CSP was spun off in 1982 from an electrical manufacturing company, Engineered Products Co. (epco), that made a single product--a grounding pigtail. Duncan Lee, who left the University of Minnesota in 1980 to run epco for his father, has built that single product into a three-company, $40 million concern. (In addition to CSP and epco, Lee recently launched Lee Communications Inc. to market computer cabling products to the retail market.)

Lee`s star performer, however, is CSP, the largest and fastest-growing of his enterprises. Sales have doubled in the last three years, topping $24 million in 1995 and projected to reach $30 million in 1996.
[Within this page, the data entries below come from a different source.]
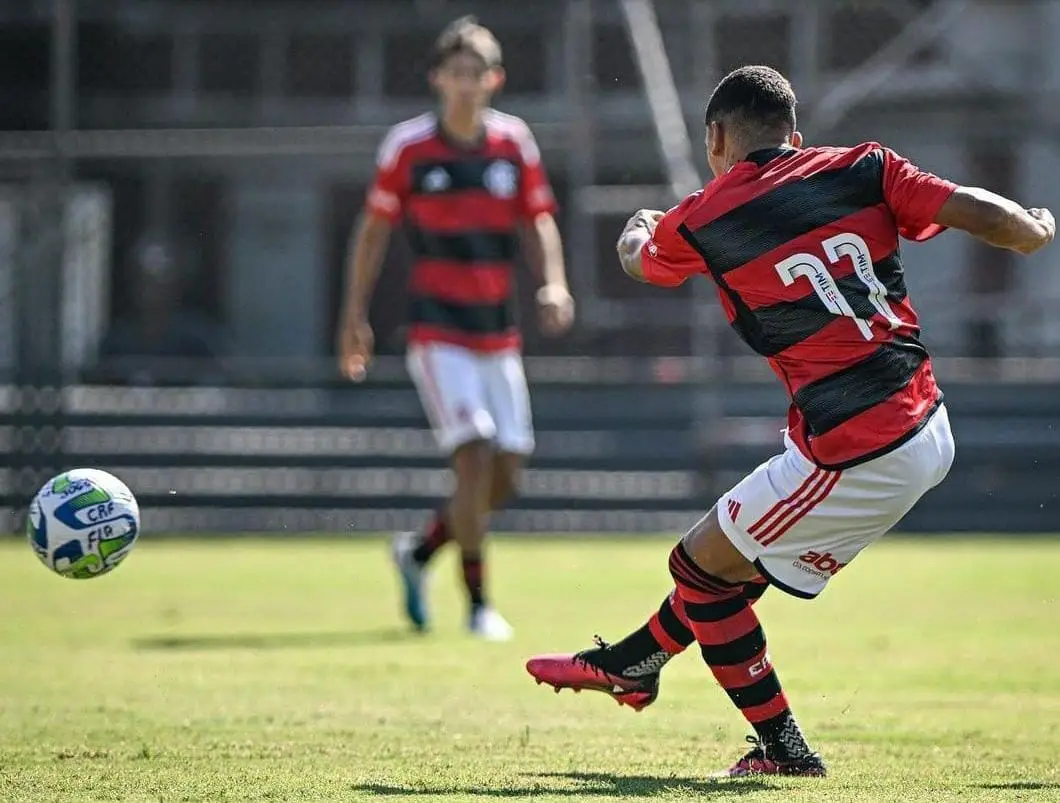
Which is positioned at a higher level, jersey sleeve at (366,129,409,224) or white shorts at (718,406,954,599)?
jersey sleeve at (366,129,409,224)

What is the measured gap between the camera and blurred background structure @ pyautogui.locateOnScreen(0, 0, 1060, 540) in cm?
1303

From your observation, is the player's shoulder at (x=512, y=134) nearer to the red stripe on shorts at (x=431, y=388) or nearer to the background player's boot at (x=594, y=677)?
the red stripe on shorts at (x=431, y=388)

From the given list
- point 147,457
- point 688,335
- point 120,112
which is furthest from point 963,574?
point 120,112

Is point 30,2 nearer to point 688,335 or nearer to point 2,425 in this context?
point 2,425

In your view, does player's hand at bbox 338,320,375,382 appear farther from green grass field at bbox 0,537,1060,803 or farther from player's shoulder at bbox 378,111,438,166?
green grass field at bbox 0,537,1060,803

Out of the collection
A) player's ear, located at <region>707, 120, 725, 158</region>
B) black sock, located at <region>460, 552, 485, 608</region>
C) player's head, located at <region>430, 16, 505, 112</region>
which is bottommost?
black sock, located at <region>460, 552, 485, 608</region>

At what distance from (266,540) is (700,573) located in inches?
337

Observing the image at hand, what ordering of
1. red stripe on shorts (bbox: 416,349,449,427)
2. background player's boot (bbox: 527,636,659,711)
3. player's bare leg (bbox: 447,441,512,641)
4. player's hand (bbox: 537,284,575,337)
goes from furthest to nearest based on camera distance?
red stripe on shorts (bbox: 416,349,449,427) < player's hand (bbox: 537,284,575,337) < player's bare leg (bbox: 447,441,512,641) < background player's boot (bbox: 527,636,659,711)

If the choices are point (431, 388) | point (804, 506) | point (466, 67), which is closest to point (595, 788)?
point (804, 506)

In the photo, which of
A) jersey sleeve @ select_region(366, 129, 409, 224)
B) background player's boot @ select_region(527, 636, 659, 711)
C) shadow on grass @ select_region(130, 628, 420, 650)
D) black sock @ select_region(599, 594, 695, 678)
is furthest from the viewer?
jersey sleeve @ select_region(366, 129, 409, 224)

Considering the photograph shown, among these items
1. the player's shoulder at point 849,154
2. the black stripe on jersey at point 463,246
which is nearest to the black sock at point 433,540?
the black stripe on jersey at point 463,246

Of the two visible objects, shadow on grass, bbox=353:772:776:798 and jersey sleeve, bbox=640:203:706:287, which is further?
jersey sleeve, bbox=640:203:706:287

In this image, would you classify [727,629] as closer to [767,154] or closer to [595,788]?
[595,788]

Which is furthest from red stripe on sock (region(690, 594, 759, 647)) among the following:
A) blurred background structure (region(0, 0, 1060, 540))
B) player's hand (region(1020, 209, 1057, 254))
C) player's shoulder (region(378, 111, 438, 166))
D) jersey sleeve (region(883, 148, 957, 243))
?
blurred background structure (region(0, 0, 1060, 540))
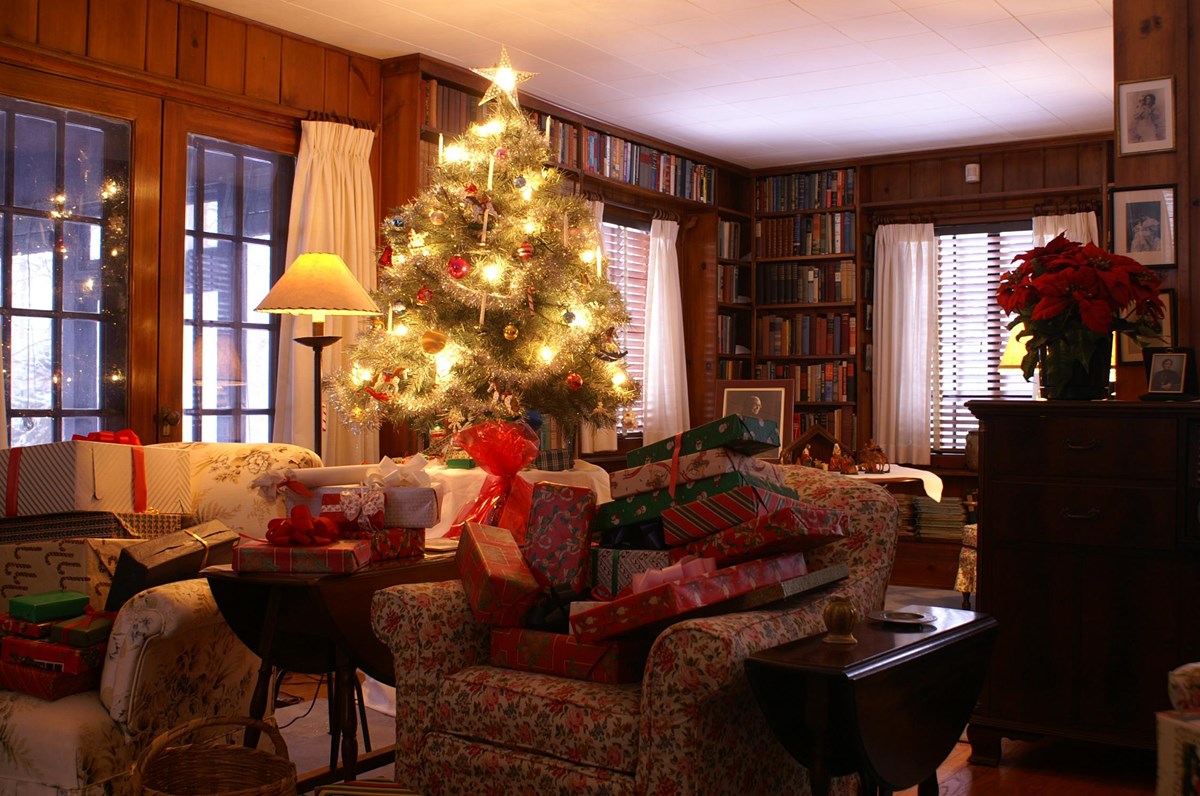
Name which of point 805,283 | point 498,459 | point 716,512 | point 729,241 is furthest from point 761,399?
point 716,512

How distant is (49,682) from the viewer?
2.44 metres

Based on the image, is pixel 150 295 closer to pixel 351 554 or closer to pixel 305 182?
pixel 305 182

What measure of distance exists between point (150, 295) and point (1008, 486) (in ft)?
10.6

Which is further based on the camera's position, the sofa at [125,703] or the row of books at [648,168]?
the row of books at [648,168]

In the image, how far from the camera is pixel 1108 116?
634 cm

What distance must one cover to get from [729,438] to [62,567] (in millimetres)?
1616

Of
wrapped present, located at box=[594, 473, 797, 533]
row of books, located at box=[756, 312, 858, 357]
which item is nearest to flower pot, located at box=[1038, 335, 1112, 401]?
wrapped present, located at box=[594, 473, 797, 533]

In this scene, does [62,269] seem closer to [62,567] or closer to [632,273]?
[62,567]

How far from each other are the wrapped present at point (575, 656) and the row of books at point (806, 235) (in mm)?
5560

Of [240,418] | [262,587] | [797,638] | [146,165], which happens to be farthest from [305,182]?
[797,638]

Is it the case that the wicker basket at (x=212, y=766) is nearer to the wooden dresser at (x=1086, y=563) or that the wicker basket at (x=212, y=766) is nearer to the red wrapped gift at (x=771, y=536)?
the red wrapped gift at (x=771, y=536)

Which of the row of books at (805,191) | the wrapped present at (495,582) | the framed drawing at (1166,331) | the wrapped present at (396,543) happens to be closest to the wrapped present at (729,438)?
the wrapped present at (495,582)

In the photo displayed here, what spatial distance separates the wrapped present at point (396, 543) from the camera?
2658 mm

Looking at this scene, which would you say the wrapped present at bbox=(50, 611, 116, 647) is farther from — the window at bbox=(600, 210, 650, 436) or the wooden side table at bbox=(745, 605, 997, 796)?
the window at bbox=(600, 210, 650, 436)
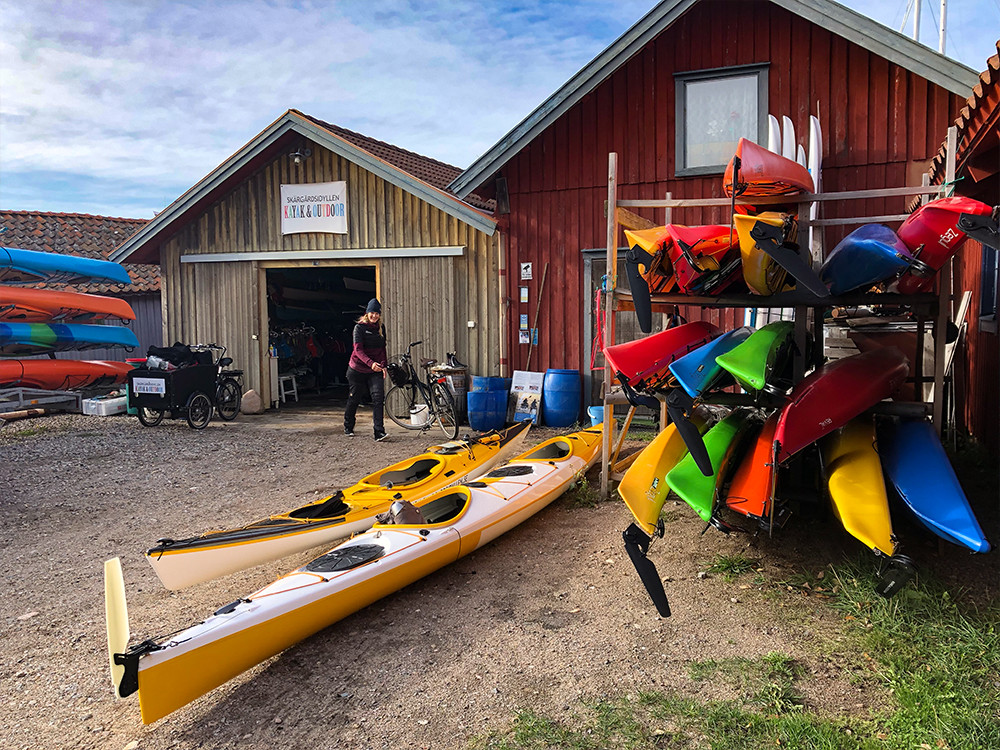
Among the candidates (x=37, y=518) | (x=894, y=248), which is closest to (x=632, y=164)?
(x=894, y=248)

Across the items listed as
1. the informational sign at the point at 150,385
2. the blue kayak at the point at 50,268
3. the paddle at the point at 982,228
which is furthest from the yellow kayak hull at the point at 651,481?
the blue kayak at the point at 50,268

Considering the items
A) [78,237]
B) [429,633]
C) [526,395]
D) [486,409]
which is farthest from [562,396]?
[78,237]

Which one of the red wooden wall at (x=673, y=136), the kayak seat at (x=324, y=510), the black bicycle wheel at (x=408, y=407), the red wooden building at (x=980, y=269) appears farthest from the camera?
the black bicycle wheel at (x=408, y=407)

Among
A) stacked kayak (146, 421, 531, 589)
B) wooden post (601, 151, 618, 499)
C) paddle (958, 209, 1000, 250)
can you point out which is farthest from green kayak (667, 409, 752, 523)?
stacked kayak (146, 421, 531, 589)

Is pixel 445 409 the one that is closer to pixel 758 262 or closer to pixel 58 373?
pixel 758 262

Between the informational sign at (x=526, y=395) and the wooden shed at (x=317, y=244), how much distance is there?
70 cm

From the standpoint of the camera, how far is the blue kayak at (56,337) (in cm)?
1110

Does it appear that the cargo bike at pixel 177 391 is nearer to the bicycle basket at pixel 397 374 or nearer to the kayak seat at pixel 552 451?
the bicycle basket at pixel 397 374

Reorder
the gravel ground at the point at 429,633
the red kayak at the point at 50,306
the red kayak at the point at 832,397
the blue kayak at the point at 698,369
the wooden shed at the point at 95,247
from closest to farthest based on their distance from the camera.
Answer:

CSP`s success is due, in part, to being in the right place at the right time. The company has successfully tapped into the revenue growth of the cabling industry that has occurred as generic structured cabling supplants proprietary voice and data cabling.

The company`s future is being built on a newly introduced line of standard and custom fiber-optic cable assemblies. Lee expects CSP`s revenues to double over the next two to three years as the company assembles and markets multimode and singlemode fiber-optic cable assemblies, and components such as connectors, attenuators and splitters. The 62.5/125-micron multimode cable assemblies come in simplex and duplex formats and are terminated with half a dozen different connectors, including ST, SC, SMA, Escon and fddi. Standard lengths run from 4 to 25 feet. Each assembly is tested to fiber-optic test procedure (fotp) standards. Customized orders include fiber cut to length and spooled, and terminated with factory-installed connectors. Multimode fiber in duplex, premise distribution, breakout and aerial/outdoor formats is being stocked.

Lee attributes his companies` success to the people who work for him. "I get credit for hiring key people who came up with all the ideas that are making us a success," he says. "If I had to learn all the ins and outs of the technology in this fast-changing market, we would not be where we are today."

Kevin Pitkin, fiber-optic product manager at CSP, checks out one of Hamline University`s new distribution frames.